RP Jorge De La Rosa was signed to a minor league contract with the Diamondbacks and is in the clubhouse with them. He is attempting to repeat 2017, when he came in on a minor league contract and ended up throwing 51 IP out of the Arizona bullpen during the season.
OF Gerardo Parra had surgery a week ago Friday to remove the hook of the hamate bone in his right hand. This was relatively minor surgery and he is expected to be available for Cactus League games in early-mid March.
OF Rajai Davis is reportedly close to signing a minor league deal with the Indians. He stole 43 bases for Cleveland in 2016 before splitting 2017 with the A's and Red Sox. Davis swiped 29 bases in 117 games last year, so even if he ends up as a part time player he could add to the steals column.
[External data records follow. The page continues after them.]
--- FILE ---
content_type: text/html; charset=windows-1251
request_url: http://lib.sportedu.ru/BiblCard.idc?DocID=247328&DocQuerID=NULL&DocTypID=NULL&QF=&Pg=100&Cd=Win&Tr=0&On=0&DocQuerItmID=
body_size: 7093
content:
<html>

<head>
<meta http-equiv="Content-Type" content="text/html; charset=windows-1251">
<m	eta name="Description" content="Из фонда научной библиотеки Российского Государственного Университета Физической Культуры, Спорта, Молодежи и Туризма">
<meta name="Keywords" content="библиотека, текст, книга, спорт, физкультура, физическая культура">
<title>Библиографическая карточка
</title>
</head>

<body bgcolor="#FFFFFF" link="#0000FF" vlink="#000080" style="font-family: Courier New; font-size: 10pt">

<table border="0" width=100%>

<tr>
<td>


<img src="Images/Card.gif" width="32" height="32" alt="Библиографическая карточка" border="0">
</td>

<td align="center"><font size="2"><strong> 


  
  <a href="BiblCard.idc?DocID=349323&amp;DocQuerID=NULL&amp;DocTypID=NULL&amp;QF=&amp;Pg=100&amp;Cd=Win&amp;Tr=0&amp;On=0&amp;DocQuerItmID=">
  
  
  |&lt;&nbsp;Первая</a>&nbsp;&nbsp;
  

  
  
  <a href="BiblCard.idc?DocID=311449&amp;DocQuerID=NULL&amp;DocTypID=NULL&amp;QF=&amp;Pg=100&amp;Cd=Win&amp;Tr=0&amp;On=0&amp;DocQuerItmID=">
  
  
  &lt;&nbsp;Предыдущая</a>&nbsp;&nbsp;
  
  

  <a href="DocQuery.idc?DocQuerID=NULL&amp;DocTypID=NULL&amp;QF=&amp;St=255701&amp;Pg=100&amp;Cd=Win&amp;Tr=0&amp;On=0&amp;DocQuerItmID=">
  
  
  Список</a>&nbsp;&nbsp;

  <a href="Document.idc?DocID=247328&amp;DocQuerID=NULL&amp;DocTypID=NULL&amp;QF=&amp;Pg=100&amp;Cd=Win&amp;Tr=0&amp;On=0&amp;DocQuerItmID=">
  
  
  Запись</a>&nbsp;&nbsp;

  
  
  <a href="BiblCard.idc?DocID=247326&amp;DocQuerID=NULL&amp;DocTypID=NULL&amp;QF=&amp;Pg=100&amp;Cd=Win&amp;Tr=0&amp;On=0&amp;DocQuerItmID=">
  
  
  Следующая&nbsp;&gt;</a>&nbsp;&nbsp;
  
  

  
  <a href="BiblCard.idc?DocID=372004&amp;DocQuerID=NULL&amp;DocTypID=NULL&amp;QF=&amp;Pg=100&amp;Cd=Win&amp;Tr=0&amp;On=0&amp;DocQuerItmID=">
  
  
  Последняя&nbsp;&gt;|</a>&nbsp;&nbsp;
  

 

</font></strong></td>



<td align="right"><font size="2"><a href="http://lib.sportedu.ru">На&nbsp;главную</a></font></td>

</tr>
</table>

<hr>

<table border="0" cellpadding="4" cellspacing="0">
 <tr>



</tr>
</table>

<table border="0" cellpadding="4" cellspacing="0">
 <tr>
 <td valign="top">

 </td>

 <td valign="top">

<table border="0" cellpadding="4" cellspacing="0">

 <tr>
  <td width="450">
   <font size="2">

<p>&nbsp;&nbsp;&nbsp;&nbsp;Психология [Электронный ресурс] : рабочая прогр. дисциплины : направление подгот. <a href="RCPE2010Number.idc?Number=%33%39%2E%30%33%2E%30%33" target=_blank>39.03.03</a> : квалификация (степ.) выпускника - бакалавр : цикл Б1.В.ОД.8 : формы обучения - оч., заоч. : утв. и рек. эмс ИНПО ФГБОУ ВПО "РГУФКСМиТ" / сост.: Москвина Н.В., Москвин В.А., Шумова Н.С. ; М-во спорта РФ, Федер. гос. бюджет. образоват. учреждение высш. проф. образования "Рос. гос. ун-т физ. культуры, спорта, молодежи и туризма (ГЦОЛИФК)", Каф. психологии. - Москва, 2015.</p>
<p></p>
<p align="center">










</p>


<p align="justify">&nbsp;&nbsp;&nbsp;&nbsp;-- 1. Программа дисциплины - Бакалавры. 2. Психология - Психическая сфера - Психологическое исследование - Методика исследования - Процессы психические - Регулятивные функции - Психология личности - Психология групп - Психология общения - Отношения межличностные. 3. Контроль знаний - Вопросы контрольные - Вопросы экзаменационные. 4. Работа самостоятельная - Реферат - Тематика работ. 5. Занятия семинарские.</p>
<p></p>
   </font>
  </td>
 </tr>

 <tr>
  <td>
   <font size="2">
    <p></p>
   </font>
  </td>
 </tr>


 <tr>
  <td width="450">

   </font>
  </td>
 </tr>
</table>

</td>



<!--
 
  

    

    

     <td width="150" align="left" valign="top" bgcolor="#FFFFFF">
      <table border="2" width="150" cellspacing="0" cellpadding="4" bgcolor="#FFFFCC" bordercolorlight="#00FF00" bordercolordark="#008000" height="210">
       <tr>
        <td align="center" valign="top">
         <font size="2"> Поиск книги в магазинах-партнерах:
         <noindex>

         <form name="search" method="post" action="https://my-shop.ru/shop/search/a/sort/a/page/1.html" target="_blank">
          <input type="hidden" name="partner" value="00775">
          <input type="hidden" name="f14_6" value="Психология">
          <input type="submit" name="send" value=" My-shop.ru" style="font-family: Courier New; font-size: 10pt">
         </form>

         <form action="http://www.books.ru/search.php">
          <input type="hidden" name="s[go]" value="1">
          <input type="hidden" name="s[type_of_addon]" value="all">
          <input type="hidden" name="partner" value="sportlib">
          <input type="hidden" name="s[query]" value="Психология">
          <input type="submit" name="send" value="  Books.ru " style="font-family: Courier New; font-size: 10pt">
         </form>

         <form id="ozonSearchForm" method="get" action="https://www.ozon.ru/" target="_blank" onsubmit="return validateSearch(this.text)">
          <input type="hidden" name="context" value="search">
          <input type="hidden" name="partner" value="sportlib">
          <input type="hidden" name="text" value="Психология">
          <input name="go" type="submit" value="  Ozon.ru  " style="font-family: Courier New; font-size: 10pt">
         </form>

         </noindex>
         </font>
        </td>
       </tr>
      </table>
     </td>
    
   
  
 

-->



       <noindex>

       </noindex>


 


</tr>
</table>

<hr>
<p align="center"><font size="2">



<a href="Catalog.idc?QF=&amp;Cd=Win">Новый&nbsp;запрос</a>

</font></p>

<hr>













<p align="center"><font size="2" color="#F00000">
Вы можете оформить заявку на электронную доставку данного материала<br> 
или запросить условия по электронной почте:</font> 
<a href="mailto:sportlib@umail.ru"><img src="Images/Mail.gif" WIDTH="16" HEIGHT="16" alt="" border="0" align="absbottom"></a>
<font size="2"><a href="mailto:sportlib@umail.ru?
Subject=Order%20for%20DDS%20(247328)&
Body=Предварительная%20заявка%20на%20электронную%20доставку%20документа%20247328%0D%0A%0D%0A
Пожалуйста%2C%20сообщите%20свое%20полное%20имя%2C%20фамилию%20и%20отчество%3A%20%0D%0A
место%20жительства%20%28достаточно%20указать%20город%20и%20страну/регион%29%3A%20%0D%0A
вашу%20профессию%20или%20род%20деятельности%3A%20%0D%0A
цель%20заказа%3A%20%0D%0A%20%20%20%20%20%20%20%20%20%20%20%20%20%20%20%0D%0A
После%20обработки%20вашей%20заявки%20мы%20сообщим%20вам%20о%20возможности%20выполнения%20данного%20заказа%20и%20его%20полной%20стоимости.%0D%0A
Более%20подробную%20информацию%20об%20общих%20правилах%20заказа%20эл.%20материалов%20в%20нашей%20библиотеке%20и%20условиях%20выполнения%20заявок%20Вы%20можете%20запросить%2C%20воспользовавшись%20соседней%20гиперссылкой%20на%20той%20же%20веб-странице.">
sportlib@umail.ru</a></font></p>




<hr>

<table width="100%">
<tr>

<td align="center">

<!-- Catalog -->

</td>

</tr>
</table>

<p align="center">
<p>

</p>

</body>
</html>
P Travis Wood will have a pin removed from his right index finger soon. He sliced the finger open in a crossbow accident last month. The southpaw is fighting for a rotation spot with the Tigers as a non-roster invitee and has been throwing but not catching yet.
RP Shane Greene has been declared the Tigers' closer. The incumbent got the official vote of confidence from manager Ron Gardenhire.
P Jason Vargas has signed a 2-year deal with the Mets, pending a physical. Vargas won 18 games for the Royals last year after missing much of the previous 2 seasons to Tommy John surgery.
RP Daniel Hudson did not throw a scheduled bullpen session Friday due to a sprained ankle. It isn't expected to jeopardize his status of one of the few relievers not competing for a spot in the fluid Pittsburgh bullpen.
RP Fernando Abad signed a minor league deal with the Phillies with an invite to spring training. Abad has an opt out if he isn't added to the major league roster by March 22. He pitched 43.2 IP for the Red Sox last year, primarily in a LOOGY role.